Sunday, June 10, 2012
Each individual artist works at his or her unique pace. I have some artist friends who are so prolific that I still cannot comprehend how they complete so much work. Other artists may only complete a dozen or so works in a year. That can sometimes mimic the quantity of my own output, though that has more to do with teaching nine months or more during each year. And some artists who work full-time on their art are simply just methodical and thoughtful craftsmen, so their output can be nothing other than minimal.
Because I work in a variety of media, some pieces naturally take longer than others. I have stated previously that the altarpiece constructions tend to be multi-year projects. There are several reasons for that. The actual construction of the boxes takes some time, followed by many additional steps in the finishing process of the exteriors. The painting portions take some time, too. Additionally, there are years of “fermentation” time during which I think about the form, imagery, and objects that will compose these works. The complexity of the work dictates this kind of extended timetable.
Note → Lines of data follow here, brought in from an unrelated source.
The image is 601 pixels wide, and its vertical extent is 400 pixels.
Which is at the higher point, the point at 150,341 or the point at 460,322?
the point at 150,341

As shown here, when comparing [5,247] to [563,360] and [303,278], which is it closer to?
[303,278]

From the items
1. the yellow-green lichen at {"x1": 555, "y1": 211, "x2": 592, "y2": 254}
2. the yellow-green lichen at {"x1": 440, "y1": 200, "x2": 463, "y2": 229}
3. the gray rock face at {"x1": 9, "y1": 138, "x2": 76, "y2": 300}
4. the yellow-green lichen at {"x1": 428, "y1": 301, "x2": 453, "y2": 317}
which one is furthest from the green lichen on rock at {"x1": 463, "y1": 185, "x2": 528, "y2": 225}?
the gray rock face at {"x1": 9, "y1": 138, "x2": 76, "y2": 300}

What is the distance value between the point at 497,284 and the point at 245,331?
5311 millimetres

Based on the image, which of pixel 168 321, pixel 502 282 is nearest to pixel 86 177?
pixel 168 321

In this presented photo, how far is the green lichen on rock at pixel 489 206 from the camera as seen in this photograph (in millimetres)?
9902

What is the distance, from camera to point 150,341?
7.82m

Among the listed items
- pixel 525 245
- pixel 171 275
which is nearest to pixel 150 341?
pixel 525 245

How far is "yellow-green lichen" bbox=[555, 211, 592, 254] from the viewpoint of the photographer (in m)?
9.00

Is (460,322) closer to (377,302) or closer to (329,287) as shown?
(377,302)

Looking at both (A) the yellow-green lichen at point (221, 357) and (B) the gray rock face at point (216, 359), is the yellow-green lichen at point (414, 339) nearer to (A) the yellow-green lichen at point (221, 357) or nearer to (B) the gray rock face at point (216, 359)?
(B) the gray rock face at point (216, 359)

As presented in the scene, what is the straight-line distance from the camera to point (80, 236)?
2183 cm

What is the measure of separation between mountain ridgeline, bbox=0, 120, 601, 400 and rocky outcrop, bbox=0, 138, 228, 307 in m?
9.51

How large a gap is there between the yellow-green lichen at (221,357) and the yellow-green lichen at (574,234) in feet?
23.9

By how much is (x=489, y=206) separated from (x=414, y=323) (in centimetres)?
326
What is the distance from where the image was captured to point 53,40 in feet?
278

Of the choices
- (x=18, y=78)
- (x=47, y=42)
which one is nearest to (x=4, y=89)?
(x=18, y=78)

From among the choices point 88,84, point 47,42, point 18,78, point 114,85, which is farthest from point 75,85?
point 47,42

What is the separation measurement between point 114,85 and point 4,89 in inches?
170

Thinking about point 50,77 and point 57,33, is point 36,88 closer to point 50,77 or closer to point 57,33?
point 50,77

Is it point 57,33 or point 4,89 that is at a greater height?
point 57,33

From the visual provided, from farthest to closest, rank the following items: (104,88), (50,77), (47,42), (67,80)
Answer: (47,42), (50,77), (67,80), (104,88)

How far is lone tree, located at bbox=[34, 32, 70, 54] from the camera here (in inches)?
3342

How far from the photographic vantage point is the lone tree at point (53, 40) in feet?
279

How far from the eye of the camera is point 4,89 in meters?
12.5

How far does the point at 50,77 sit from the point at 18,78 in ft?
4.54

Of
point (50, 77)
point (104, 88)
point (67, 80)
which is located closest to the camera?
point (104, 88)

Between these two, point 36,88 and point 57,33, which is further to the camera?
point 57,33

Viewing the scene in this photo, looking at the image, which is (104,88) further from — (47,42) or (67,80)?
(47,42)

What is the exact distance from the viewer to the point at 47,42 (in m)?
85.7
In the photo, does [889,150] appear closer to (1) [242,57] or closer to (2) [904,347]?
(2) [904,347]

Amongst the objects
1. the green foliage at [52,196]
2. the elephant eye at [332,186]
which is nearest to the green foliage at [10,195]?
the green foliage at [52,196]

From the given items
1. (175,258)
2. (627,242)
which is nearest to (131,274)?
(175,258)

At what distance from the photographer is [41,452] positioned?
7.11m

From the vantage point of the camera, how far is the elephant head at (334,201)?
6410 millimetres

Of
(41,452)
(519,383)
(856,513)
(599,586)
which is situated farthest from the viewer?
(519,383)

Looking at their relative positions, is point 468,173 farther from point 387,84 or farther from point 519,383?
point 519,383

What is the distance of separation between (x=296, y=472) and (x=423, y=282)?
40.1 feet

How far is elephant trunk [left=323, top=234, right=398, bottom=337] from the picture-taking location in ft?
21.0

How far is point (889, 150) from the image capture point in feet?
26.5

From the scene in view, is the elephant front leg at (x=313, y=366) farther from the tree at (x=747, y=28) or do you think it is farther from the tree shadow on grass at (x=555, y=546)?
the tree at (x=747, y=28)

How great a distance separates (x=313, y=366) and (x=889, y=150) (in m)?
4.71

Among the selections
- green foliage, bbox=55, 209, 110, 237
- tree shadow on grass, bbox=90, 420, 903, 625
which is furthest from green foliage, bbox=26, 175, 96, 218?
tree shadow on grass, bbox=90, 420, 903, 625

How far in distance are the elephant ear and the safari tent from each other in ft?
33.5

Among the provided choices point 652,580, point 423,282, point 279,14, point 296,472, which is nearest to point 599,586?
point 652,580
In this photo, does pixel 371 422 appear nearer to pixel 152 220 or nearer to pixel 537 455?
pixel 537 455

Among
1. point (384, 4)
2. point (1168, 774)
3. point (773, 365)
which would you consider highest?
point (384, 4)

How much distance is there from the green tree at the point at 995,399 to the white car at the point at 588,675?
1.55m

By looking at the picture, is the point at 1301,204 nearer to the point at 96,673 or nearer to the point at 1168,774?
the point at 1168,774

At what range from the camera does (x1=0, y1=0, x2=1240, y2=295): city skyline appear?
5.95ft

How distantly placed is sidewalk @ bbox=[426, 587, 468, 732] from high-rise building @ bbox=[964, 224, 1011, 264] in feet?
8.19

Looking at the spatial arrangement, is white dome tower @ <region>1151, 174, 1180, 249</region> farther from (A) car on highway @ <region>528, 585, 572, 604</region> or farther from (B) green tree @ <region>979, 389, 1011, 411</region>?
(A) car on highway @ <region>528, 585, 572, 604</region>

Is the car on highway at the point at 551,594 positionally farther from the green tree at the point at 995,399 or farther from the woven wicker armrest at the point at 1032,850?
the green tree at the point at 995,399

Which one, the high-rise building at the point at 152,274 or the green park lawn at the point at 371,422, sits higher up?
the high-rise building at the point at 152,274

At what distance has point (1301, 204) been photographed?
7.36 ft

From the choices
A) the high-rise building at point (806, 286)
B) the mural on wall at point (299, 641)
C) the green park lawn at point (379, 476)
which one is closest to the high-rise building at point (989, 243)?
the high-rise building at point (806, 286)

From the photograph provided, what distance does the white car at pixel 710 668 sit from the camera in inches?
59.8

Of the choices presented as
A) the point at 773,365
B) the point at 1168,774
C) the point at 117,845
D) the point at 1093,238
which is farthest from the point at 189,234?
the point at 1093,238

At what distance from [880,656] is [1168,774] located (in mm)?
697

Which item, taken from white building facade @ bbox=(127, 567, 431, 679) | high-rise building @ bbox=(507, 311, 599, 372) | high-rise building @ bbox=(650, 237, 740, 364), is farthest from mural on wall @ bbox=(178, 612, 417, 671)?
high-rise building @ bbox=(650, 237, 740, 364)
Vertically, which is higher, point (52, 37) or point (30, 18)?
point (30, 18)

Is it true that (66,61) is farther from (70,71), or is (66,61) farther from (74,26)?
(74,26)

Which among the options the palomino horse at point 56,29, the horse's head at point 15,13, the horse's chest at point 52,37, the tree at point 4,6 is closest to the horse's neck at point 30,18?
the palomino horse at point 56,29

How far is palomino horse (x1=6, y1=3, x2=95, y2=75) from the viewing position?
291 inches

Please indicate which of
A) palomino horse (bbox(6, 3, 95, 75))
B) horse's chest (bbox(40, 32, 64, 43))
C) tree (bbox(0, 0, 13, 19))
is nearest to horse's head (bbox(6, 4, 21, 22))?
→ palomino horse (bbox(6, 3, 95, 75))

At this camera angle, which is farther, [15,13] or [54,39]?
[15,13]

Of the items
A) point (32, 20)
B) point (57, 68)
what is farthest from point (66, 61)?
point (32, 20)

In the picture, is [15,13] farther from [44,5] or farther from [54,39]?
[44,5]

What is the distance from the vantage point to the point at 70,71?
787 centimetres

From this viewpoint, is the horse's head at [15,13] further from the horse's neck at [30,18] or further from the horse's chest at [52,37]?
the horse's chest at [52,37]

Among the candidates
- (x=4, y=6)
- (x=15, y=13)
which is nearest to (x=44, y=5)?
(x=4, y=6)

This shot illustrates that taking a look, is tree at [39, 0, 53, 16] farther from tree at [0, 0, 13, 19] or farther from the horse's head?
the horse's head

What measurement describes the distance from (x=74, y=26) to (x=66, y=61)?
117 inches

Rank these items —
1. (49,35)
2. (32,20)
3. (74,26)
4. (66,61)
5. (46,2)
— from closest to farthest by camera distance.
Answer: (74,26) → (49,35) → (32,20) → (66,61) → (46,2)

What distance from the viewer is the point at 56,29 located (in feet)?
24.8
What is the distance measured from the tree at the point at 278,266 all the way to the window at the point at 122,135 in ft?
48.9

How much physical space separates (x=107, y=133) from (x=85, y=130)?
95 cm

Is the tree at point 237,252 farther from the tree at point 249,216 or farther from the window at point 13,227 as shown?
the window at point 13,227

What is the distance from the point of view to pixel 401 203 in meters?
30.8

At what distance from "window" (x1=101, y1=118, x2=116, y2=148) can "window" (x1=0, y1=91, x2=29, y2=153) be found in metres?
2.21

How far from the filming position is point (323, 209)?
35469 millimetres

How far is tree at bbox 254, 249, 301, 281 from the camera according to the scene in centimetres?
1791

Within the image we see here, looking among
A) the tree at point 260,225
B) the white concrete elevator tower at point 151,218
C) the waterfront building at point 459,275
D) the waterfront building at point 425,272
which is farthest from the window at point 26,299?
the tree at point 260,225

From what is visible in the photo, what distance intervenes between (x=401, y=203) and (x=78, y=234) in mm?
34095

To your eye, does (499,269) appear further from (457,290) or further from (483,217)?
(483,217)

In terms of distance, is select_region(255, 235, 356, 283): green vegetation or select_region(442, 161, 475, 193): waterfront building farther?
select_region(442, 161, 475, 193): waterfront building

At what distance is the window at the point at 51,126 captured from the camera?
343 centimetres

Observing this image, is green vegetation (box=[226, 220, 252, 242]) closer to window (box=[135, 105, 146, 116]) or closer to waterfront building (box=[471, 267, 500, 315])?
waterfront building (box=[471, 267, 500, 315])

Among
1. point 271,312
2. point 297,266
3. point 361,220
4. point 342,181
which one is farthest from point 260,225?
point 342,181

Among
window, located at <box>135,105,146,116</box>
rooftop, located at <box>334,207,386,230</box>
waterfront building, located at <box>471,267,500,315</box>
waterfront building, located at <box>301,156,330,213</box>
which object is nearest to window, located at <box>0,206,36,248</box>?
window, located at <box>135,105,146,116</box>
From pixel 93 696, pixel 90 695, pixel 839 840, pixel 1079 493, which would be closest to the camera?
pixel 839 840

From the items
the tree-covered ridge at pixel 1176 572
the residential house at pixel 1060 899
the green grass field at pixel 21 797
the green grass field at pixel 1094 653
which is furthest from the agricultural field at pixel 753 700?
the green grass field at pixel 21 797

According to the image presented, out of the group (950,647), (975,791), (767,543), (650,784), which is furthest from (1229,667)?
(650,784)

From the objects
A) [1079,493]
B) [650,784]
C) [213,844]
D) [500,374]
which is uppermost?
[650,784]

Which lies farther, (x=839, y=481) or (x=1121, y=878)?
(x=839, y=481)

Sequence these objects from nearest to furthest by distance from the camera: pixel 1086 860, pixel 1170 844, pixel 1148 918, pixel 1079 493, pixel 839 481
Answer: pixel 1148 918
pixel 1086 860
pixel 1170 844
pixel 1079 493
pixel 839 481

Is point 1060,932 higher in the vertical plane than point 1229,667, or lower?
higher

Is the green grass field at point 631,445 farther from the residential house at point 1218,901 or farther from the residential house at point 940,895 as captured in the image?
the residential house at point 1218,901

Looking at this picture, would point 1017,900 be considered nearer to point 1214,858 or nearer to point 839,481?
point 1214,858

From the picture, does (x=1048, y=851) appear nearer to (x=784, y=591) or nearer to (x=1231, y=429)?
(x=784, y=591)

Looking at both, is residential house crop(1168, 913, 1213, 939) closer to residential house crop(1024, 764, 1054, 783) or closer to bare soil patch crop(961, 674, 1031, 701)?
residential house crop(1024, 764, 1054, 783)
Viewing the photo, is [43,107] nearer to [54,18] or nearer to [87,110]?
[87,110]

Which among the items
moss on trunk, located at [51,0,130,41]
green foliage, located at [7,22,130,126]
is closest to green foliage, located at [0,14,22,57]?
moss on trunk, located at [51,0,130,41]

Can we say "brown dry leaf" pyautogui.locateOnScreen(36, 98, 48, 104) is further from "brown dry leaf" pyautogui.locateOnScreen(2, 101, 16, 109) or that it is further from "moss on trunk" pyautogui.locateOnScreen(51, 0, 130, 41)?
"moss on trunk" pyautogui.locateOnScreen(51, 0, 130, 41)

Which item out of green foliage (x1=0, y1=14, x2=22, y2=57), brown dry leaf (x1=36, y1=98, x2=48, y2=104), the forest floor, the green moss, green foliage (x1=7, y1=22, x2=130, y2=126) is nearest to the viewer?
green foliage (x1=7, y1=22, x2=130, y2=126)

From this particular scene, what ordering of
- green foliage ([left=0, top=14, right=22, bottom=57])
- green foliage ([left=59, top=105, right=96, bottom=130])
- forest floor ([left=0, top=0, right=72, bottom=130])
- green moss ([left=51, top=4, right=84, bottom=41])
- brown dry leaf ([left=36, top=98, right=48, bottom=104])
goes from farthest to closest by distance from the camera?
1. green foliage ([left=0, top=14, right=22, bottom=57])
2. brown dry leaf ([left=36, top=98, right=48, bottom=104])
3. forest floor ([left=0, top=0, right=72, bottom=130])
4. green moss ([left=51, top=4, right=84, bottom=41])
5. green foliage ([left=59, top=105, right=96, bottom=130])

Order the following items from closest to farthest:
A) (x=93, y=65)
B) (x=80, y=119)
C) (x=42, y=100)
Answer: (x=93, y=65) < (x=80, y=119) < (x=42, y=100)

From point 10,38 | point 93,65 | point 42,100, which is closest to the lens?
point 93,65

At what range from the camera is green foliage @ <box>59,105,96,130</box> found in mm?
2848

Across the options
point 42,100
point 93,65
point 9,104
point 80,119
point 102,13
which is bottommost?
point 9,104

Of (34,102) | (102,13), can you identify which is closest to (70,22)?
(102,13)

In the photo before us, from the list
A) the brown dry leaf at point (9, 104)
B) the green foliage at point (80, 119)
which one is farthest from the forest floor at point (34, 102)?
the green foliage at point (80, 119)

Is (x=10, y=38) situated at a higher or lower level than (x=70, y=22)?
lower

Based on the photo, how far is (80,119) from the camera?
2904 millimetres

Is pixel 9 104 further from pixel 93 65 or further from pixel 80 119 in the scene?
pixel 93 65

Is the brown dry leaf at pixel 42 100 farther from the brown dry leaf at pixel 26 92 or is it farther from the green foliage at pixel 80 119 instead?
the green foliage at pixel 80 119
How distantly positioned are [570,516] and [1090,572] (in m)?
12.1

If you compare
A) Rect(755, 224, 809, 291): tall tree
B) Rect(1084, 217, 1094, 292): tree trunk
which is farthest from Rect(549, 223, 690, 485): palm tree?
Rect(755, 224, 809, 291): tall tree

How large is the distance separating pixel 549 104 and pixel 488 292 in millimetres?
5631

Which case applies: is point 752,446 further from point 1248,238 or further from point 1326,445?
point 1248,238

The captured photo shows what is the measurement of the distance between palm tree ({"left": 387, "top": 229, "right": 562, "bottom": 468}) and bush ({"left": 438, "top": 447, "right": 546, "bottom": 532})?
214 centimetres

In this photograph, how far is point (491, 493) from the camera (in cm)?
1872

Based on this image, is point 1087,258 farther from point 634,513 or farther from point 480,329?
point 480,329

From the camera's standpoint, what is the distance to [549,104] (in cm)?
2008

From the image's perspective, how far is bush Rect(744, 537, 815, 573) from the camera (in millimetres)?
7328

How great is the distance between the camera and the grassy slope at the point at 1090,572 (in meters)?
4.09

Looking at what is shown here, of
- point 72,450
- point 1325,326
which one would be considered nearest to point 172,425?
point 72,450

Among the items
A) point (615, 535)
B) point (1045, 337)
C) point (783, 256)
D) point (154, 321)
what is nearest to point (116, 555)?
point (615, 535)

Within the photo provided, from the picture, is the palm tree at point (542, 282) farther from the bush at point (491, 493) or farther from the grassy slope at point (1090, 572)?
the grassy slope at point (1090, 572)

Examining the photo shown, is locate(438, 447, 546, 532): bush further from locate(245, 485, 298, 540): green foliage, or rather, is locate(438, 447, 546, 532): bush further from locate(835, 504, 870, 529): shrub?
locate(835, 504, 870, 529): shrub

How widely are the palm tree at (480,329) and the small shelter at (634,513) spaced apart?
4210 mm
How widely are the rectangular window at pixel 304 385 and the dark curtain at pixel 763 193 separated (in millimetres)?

A few years ago I first mentioned that I had rescued two keyboards from an old, discarded organ. I had not yet decided how I was going to utilize them. In the intervening years I have worked on various sketches and changed my mind numerous times. Early on I had decided that this piece was going to look somewhat like a pipe organ. Just how I was going to achieve that look was uncertain.
I regularly spend many hours wandering the aisles of home improvement stores, considering how I might use materials in ways that are typically dissimilar from their intended purposes. While doing this, I worked through a few different concepts for the pipes for the “organ” project. For part of the time I considered using metal pipes. There were various types of metal pipes that I considered, but they all seemed too heavy. Then I thought about using PVC pipe, applying gold leafing so it would appear to be metal. That solved the weight problem but the time investment seemed a bit burdensome.
Eventually, I returned to the core of my original concept. I wanted this to look like a pipe organ, but finding actual organ pipes was going to be difficult. Then I thought of one of my favorite places to find inspiration—eBay. There were often pipes available there but most were full sets from old organs and they cost many thousands of dollars. They were also far larger than what I intended to use. It took a few months, but I finally did find some small sets of pipes that were perfect for my design.
One change, that I had not previously been considering, was the use of wooden pipes. I found some small wooden pipes and then some other, larger ones. The small ones were just the size I had been searching for. The larger ones, I decided, could be used more structurally within the piece; more as a decorative embellishment. However, I still wanted to use some metal pipes. Those were elusive. But I did manage to track down a set that fits perfectly with the smaller wooden pipes.
Sometimes I am willing to make slightly larger purchases for materials, for the sake of the artwork. This piece needed the authenticity of the actual organ pipes. They are, however, only one portion of this much larger project. I expect this construction will be far larger than any previous altarpiece works I have completed or designed. The pipes and keyboards are just a couple portions of a much greater scheme. I look forward to sharing more of the process as I begin constructing the work later this year.